Source document:
- Opening Delimiter -
I find both very interesting. I can’t speak for all African-Americans, but some of us know the characters in this movie. When we see them and are confronted with this particular brand of pathology we identify with it and laugh. It feels good to know that you are not alone in what you’ve experienced. There is a certain justification. While other African-Americans see it, identify with it, and feel the strong push to deal with and heal it.
In reverse, many White people watching this movie seem to be being introduced to a part of life that they were ignorant to. So they get sucked into the world and are captivated and speechless. That is not to say that White people don’t deal with the issues in the film, because they do, but Precious is simply the Black version. It takes place in a world they may be unfamiliar with.
Personally, I laughed some and cried some. And I find any reaction to the film valid and worthy of discussion.
The disparity in reactions, ostensibly along racial lines, has led some viewers to extreme conclusions. A viewer in a forum on Oprah.com, writes:
I tried to talk about the film, process the themes and examine the extraordinary performances. I tried, but I could not escape the whole of the experience. I walked in a white woman and walked out a racist. Disgust with the audience became disgust in my heart, disappointment with myself and fear that my work as a teacher in the inner city was tainted by unclaimed/unacknowledged racism. I can escape neither my disgust with the audience nor my own sense of shame and loss. Is this the power of “Precious”, I wonder?
But, to put it bluntly, not every African-American laughed, and not every white person didn’t. However, for those unaccustomed to hearing interpretations vocalized during the movie, half of the audience, or even a handful of people, could easily stand in for everyone, or at least be a pesky distraction. Robinson describes the importance of responding authentically, regardless of one’s reasons:
We are human beings. We all have different experiences of life that affect how we view the world. We are as different as we are the same, and I think it does humanity and art an injustice to try to dictate how someone should respond to an artistic work.
I say laugh if you must, cry if you must. I do draw a line at talking in the theater though, because then you are ruining the movie for others. Other than that let the movie affect you as it does.
- Closing Delimiter -
Provided records:
- Opening Delimiter -
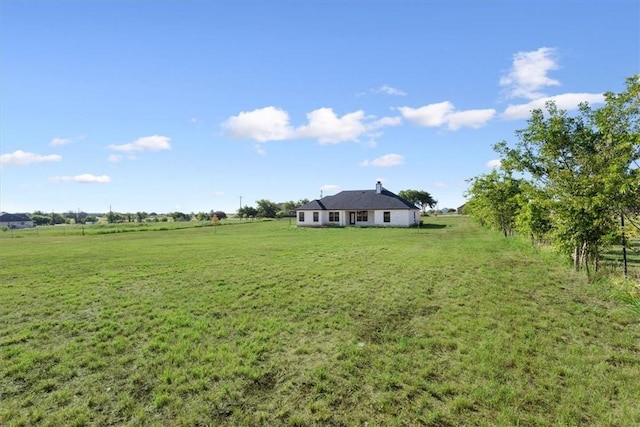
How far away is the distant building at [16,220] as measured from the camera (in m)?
78.2

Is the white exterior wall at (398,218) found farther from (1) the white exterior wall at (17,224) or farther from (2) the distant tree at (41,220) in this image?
(2) the distant tree at (41,220)

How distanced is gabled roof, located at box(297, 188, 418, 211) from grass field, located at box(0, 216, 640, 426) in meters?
26.6

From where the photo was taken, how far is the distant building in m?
78.2

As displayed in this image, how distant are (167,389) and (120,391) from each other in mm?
532

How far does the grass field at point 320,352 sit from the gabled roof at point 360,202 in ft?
87.3

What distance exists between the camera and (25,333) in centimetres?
560

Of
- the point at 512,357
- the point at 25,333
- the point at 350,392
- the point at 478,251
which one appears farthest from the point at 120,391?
the point at 478,251

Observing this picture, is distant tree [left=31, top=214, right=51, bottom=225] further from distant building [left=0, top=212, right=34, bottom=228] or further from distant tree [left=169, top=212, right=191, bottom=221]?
distant tree [left=169, top=212, right=191, bottom=221]

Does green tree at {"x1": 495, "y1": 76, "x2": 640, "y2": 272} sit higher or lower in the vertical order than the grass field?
higher

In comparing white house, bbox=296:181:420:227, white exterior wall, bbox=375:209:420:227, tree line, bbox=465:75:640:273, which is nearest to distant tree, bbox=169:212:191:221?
white house, bbox=296:181:420:227

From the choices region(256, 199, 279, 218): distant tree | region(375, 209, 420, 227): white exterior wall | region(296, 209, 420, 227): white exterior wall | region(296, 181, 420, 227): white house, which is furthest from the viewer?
region(256, 199, 279, 218): distant tree

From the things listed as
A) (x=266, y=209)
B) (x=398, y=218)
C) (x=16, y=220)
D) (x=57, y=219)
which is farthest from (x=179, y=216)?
(x=398, y=218)

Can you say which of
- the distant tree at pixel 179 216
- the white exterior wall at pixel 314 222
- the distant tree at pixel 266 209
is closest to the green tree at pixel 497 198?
the white exterior wall at pixel 314 222

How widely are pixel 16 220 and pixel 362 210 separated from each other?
281 ft
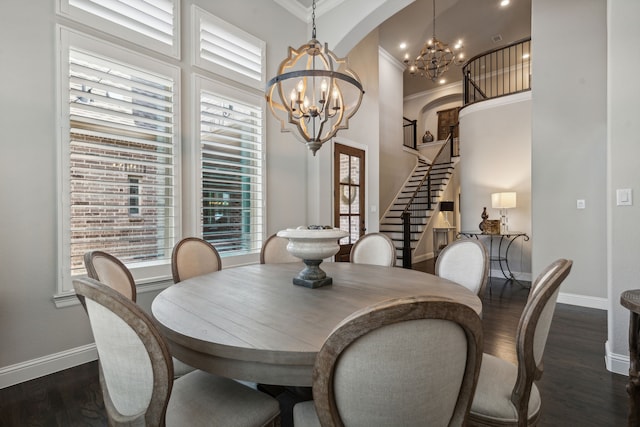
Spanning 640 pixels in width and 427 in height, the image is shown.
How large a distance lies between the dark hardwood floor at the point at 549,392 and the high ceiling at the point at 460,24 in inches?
235

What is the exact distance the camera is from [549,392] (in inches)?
79.1

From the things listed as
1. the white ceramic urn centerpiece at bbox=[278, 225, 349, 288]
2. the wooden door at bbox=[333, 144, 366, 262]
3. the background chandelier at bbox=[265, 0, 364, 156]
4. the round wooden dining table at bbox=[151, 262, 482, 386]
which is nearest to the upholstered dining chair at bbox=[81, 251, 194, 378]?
the round wooden dining table at bbox=[151, 262, 482, 386]

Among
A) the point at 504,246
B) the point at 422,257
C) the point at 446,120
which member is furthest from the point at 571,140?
the point at 446,120

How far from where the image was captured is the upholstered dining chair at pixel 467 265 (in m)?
1.92

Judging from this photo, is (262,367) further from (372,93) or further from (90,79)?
(372,93)

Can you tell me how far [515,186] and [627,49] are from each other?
349 centimetres

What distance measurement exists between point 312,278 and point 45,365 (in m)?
2.11

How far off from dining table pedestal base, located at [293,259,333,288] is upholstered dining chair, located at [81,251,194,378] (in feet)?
2.16

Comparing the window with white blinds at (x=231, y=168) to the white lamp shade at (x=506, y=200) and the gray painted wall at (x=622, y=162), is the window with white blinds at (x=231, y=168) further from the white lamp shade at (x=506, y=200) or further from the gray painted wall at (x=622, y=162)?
the white lamp shade at (x=506, y=200)

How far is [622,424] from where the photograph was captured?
1.71m

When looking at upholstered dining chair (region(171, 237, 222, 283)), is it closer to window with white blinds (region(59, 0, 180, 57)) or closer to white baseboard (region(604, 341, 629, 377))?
window with white blinds (region(59, 0, 180, 57))

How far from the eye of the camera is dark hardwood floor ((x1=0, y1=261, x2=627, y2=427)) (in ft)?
5.77

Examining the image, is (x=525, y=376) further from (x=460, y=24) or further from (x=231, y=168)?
(x=460, y=24)

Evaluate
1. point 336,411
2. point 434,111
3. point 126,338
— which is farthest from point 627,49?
point 434,111
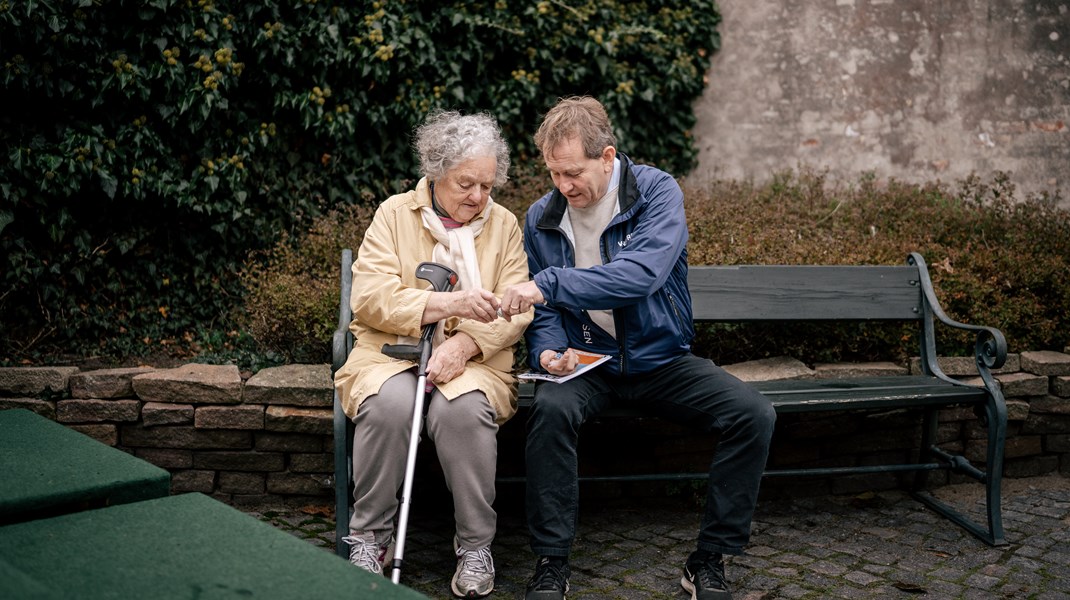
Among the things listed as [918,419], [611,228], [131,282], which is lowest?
[918,419]

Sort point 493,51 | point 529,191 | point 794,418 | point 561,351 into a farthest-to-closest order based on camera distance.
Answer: point 493,51
point 529,191
point 794,418
point 561,351

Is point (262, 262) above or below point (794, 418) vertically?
above

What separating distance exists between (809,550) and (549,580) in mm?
1260

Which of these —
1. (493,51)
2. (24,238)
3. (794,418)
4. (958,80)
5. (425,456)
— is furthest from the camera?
(958,80)

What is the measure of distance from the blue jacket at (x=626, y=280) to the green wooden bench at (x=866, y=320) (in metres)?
0.40

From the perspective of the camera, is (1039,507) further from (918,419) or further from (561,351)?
(561,351)

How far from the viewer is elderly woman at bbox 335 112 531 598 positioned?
3.29 metres

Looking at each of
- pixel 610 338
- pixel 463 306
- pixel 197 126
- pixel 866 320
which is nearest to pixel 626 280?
pixel 610 338

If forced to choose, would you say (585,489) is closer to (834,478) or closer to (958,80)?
(834,478)

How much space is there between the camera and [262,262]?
5.89 meters

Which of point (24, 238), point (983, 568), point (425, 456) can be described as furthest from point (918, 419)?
point (24, 238)

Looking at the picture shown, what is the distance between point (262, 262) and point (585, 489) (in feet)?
9.16

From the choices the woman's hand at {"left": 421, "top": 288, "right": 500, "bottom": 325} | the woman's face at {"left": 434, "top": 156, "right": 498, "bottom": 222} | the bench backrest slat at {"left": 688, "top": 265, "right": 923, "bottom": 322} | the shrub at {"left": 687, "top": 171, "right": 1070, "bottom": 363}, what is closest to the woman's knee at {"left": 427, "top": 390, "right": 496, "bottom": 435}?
the woman's hand at {"left": 421, "top": 288, "right": 500, "bottom": 325}

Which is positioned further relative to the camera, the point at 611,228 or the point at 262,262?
the point at 262,262
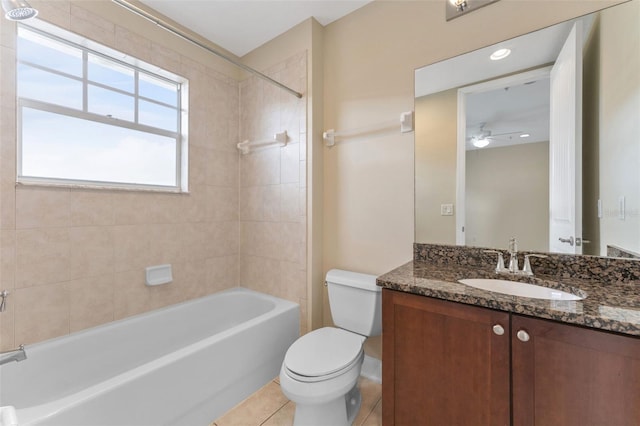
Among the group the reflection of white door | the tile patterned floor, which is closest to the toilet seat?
the tile patterned floor

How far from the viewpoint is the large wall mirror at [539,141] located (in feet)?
3.67

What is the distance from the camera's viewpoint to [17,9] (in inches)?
39.2

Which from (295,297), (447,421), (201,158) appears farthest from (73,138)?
(447,421)

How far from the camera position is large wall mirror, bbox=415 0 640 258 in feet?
3.67

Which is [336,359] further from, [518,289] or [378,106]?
[378,106]

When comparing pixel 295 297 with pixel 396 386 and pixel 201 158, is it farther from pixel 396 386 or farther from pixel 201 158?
pixel 201 158

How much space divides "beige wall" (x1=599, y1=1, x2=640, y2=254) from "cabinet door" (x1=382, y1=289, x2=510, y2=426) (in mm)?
707

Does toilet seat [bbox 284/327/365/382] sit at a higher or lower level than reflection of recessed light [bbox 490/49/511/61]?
lower

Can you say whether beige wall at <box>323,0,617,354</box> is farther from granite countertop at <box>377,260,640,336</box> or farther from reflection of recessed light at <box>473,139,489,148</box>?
granite countertop at <box>377,260,640,336</box>

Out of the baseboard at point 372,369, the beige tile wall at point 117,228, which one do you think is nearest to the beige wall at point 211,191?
the beige tile wall at point 117,228

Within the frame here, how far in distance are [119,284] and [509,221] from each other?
- Closing Delimiter -
Exercise requirements: Using the commentary on audience reactions to Precious, say whether each statement agrees with it, and back each yes or no with the deciding words quoted from the text: (a) Not every African-American laughed at the film. (b) The viewer on Oprah.com wrote that watching the film left no sense of shame. (c) Talking in the theater ruins the movie for others. The lines are not needed for the task that comes after them.

Task answer:
(a) Yes: "not every African-American laughed"
(b) No: "I can escape neither my disgust with the audience nor my own sense of shame and loss."
(c) Yes: "I do draw a line at talking in the theater though, because then you are ruining the movie for others."